Overview
At the core of nearly all procedural terrain generation is noise. Not to be confused with audio/signal noise, noise refers to the randomness, or more specifically pseudorandomness, that allows for the generation of new content. Whereas most functions adhere to generating predictable patterns expected by users, randomness purposefully attempts to subvert expectations by creating unpredictable outcomes. While achieving unpredictability may simply involve increasing layers of arbitrary complexity, natural terrain isn’t defined by absolute randomness. Rather, a level of predictability is commonplace; one would expect rough rocky terrain along mountain ridges and smooth sandy deserts. To capture such patterns without predefining terrain requires a balance between randomness and predictability.

### [RECORDS SUPPLIED]
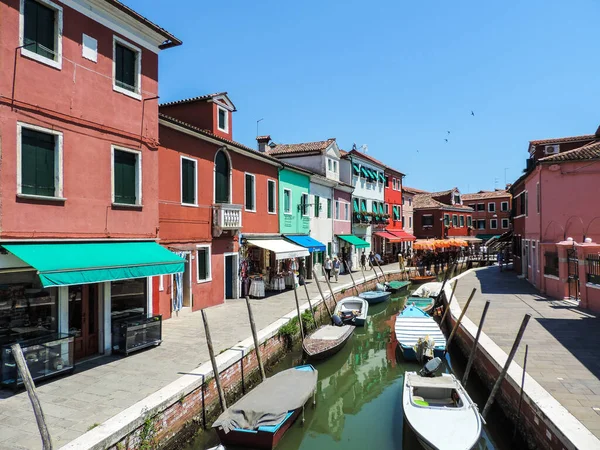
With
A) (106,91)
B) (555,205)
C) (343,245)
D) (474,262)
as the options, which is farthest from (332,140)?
(474,262)

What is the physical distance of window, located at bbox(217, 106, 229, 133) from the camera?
17094 millimetres

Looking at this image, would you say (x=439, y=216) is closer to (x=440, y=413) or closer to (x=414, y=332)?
(x=414, y=332)

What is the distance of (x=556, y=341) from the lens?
10.8 metres

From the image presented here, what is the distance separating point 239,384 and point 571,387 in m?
7.00

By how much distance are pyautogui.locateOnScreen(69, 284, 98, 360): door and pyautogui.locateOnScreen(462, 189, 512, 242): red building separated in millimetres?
57103

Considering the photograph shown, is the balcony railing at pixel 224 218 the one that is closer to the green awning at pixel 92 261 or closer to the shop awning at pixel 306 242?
the green awning at pixel 92 261

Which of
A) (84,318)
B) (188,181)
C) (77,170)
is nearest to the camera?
(77,170)

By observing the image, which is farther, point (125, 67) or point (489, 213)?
point (489, 213)

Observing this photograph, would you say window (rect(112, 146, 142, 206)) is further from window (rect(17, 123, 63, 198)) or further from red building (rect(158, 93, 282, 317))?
red building (rect(158, 93, 282, 317))

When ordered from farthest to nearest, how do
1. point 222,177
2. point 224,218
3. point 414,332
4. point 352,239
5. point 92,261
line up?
point 352,239 → point 222,177 → point 224,218 → point 414,332 → point 92,261

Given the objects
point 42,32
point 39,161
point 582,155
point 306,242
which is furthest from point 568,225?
point 42,32

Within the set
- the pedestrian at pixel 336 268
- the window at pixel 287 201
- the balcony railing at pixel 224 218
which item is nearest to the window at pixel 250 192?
the balcony railing at pixel 224 218

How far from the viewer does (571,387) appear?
7.77 metres

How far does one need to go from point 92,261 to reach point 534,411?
892 cm
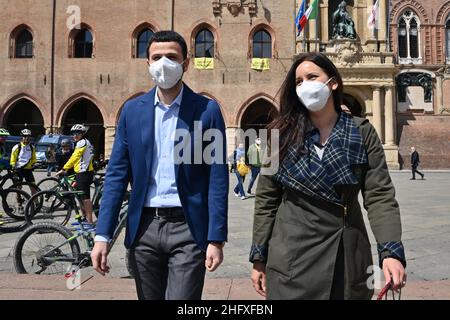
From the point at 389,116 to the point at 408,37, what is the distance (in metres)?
7.00

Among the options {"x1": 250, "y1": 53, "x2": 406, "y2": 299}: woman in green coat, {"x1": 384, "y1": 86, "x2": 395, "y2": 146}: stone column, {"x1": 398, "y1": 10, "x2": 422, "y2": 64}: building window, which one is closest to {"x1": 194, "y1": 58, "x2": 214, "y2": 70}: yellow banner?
{"x1": 384, "y1": 86, "x2": 395, "y2": 146}: stone column

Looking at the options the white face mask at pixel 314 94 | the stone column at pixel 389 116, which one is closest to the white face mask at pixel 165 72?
the white face mask at pixel 314 94

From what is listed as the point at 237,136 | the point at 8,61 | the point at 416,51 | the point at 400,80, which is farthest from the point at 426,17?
the point at 8,61

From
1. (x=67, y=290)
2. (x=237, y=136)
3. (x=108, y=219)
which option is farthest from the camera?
(x=237, y=136)

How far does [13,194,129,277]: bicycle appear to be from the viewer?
4.85 metres

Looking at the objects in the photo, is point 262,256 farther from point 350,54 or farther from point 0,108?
point 0,108

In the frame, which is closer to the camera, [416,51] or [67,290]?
[67,290]

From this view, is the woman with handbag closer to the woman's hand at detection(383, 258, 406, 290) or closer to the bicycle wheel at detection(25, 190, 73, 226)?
the bicycle wheel at detection(25, 190, 73, 226)

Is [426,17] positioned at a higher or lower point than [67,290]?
higher

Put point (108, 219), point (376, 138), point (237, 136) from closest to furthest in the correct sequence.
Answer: point (376, 138) → point (108, 219) → point (237, 136)

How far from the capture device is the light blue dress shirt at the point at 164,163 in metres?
2.43

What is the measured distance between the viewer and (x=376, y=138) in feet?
7.26

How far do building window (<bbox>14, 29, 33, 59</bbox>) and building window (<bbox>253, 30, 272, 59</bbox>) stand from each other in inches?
566

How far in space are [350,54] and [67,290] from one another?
963 inches
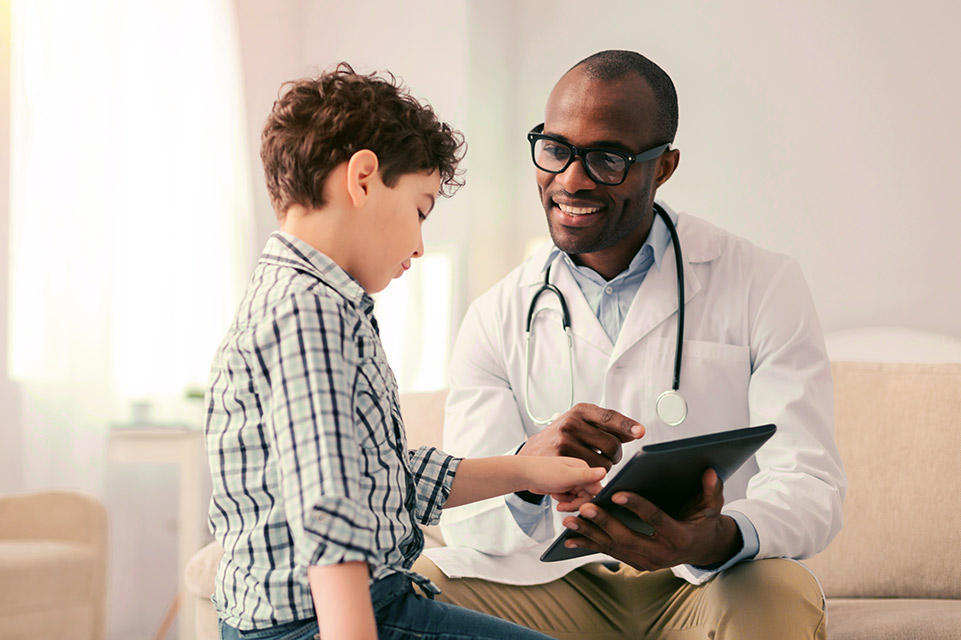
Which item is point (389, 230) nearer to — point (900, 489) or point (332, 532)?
point (332, 532)

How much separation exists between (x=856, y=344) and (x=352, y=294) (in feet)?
5.81

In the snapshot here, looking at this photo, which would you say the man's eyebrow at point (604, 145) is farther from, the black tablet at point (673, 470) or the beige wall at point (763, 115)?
the beige wall at point (763, 115)

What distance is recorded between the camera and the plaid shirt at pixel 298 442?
0.82 m

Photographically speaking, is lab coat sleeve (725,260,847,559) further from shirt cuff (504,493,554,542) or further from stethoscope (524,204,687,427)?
shirt cuff (504,493,554,542)

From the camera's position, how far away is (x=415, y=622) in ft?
3.22

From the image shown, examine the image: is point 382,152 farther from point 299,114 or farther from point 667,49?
point 667,49

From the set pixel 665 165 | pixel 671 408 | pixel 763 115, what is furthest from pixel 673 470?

### [PROBLEMS TO SOLVE]
• A. According to the overview on noise in procedural terrain generation, why does capturing terrain patterns require a balance between randomness and predictability? Answer in one to three sentences.
• B. Continue the overview on noise in procedural terrain generation, picking up after its last sentence.

### [THE RESULTS]
• A. Natural terrain isn't defined by absolute randomness; some predictability is commonplace, such as rough rocky terrain along mountain ridges and smooth sandy deserts. Capturing such patterns without predefining the terrain therefore calls for balancing randomness against predictability.

• B.
Background
Previously, the process of noise sampling, various techniques for optimizing, smoothing, and adding variation, was investigated as a foundation for further discussion of its application. Now that there’s a basis for discussion, Base Generation will focus on the application and use of Noise-Based Terrain Generation, as well as closely-related topics. The term Base Generation was used in previous articles, as a placeholder for the terrain-generation completed necessary for the task being discussed at the time. More specifically, Base Generation was the process that initially created the terrain map, a 3D scalar field quantifying the terrain(see here) which was then modified/built upon. Concurrently, this article will discuss the creation of this 3D map and the employment of noise-sampling in doing so.
Specifications
For most systems, a good design prioritizes two factors; control and expandability. Control refers to the adaptability of the system to different conditions in producing behavior in-line with expectations. For example, given a physics engine which resolves collisions, if it is only able to do so between spheres it is of comparably low control as it enforces an arbitrary restriction that colliders must be spheres. Expandability is the capability for the system to be built-upon; if every new addendum required rewriting of a large-portion of previous logic to suit a new purpose, the workload becomes quickly unmanageable. Often, expandability implies high-control such that new features may adapt existing systems. The combination of these two factors often is what leads to a system to become generalized, or deconstructable into modular single-purpose functions which are highly adaptable and minimally arbitrary.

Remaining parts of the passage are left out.